The political pressure on the judges and prosecutors who were asked to go easy on jihadists began in 2014, when the Erdoğan government started removing judges, prosecutors and police chiefs who were investigating radical groups in Turkey. The dismissed officials were accused of links to the Gülen movement, led by Turkish Muslim cleric Fethullah Gülen, who has been an outspoken critic of the Erdoğan regime due to pervasive corruption in the government and Turkey’s aiding and abetting of jihadist groups in Syria and Libya.
More than 130,000 civil servants have been dismissed by the government with no effective judicial or administrative investigation, 4,560 of whom were judges and prosecutors and were replaced by pro-Erdoğan, Islamist and neo-nationalist staff.
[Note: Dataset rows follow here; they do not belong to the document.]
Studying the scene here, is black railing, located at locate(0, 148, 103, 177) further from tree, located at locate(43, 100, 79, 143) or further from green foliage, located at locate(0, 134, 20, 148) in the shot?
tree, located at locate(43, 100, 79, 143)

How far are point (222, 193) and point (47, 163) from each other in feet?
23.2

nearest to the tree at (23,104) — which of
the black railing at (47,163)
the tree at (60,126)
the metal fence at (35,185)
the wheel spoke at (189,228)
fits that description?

As a result of the massive purge, the Turkish judiciary and law enforcement authorities have become tools in the hands of the Islamist government of President Erdoğan and his allies.
Turkish officials do not disclose the number of successful convictions in ISIS cases and decline to respond to parliamentary questions asking for such information. Instead, they often float figures on the number of detentions and arrests, which in many cases result in release and acquittal.
Erdoğan announced on October 10, 2019 that there were around 5,500 ISIS terrorists in Turkish prisons, of which half were foreign nationals. Yet on October 25, 2019 Justice Minister Abdülhamit Gül stated at a press conference that there were 1,163 ISIS arrestees and convicts in prison.
Responding to a parliamentary question on July 21, 2020, Gül said 1,195 ISIS members were in prison either as convicts or suspects in pretrial detention. Of these, 791 were foreign nationals, he added. He declined to say how many had actually been convicted and how many convictions were upheld on appeal.